▶ **Metin Bölümü**
Sahibine Mesajlar
Sn. Mustafa Akıncı, kamuoyunda tartışma yaratan “yasaklı kitap buldurmadan” dolayı tutuklama konusundaki tartışmalar ile ilgili olarak yaptığınız açıklamada, ülkemizde herhangi bir yasaklı kitap listesinin bulunmadığını söylediniz. Kıbrıs Türk halkının, uygar dünyanın demokrasi, özgürlük ve insan hakları anlayışını benimsemiş ve bu değerlere uygun bir yaşam sürmeyi ortak amaç edindiğini belirttiniz. Halkımızın aynı zamanda terörün ve şiddetin gelişip yaygınlaşmasına karşı azami mücadeleyi öngören evrensel anlayışa da sıkı sıkıya bağlı olduğunu dile getirirken, özgürlükleri tehdit eden demokrasi dışı yaklaşımlarla kararlı bir şekilde mücadele edildiğini söylediniz. Yaşananların özgürlük ve demokrasi ortamına zarar vermemektir. Son zamanlarda halkımız arasında özgürlüklerin kısıtlanmakta olduğuna ilişkin kaygı giderek büyümektedir. Yasa koyucu ve uygulayıcılar bu kaygıyı önemle dikkate almalıdır.Bu kaygılar dikkate alınarak özgürlükçü bir perspektifle, mevzuatta şiddet-terör ile demokrasi özgürlükler arasındaki ayırımın belirgin bir şekilde yapılması gerekmektedir dediniz. Sn. Cumhurbaşkanı, Türkiye’de ne varsa burada da olacak denildi. Türkiye’de Atatürk heykel ve büslerine yapılan saldırı burada başladı. Madımak artığı yobazlar burada da boy göstertmeye başladı. Otur arap, kalk arap mantığı tohumları buralara da serpiştirilerek yeşertilmeye çalışıldı. Sokak Kedisinin benimsediği özgürlük felsefesine kan doğranarak, hepsimizi ciğerciden yediği tekmeye rağmen ciğercinin attığı ciğeri bekleyen ciğercinin kedisi moduna sokulmaya çalışıldı. Hacıamca, Atatürk büstüne yapılan saldırı, bizim yetkililerimiz yerine ben konuşacağım ve siz uyacaksınız düşünce tarzı ve yasaklı kitap faslı gelen fırtınanın öncüsü, 7 şiddetindeki şiddetli rüzgarıdır. Şiddetli rüzgar, önce fırtınaya, sonrada Karayel’e dönüştürülüp, onun yaratacağı baskının öncü birlikleridir diyor.

▶ **Sağlanan Bilgiler**
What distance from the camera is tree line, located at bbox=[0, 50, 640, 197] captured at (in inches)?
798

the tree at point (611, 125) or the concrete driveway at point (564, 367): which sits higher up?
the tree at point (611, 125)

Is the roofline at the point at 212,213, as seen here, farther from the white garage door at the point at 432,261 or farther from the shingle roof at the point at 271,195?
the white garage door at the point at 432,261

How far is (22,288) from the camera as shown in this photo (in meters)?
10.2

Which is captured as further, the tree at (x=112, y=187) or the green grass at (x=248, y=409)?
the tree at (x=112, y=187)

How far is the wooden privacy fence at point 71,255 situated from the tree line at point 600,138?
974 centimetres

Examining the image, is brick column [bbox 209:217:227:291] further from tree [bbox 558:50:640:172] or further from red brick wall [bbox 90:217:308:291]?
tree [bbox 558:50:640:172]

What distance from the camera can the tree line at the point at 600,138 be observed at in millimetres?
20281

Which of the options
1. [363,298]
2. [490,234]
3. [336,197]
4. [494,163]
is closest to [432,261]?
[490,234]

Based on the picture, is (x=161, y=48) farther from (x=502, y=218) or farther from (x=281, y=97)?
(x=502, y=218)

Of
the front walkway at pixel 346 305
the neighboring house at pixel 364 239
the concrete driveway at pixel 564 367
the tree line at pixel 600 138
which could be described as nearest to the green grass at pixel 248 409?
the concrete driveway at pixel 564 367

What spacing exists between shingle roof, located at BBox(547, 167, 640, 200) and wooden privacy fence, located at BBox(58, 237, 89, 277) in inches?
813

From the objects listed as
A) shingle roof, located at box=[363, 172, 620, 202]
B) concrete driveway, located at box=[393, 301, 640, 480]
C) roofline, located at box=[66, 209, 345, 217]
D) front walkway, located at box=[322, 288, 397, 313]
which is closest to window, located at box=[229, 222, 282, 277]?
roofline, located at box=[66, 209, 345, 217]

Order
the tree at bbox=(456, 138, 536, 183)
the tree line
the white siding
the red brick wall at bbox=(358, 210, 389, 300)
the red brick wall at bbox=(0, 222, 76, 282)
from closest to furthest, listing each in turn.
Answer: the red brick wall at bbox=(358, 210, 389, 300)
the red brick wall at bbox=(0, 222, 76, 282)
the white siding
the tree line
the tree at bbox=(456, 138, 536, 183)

▶ **Alıştırma Yönergesi**
Aşağıdaki (a), (b) ve (c) ifadelerinin "Sahibine Mesajlar" başlıklı metinle uyuşup uyuşmadığını belirtiniz. Her ifade için "evet" ya da "hayır" deyip kararı belirleyen sözcükleri metinden aynen aktarınız.
(a) Mustafa Akıncı, ülkede herhangi bir yasaklı kitap listesinin bulunmadığını söylemiştir.
(b) Metinde aktarılan açıklamaya göre halk arasında özgürlüklerin kısıtlandığına ilişkin kaygı son zamanlarda azalmaktadır.
(c) Hacıamca, gelen fırtınanın öncüsünü 9 şiddetindeki bir rüzgâra benzetmektedir.

▶ **Görevin Çözümü**
(a) Evet: "ülkemizde herhangi bir yasaklı kitap listesinin bulunmadığını söylediniz"
(b) Hayır: "Son zamanlarda halkımız arasında özgürlüklerin kısıtlanmakta olduğuna ilişkin kaygı giderek büyümektedir."
(c) Hayır: "gelen fırtınanın öncüsü, 7 şiddetindeki şiddetli rüzgarıdır"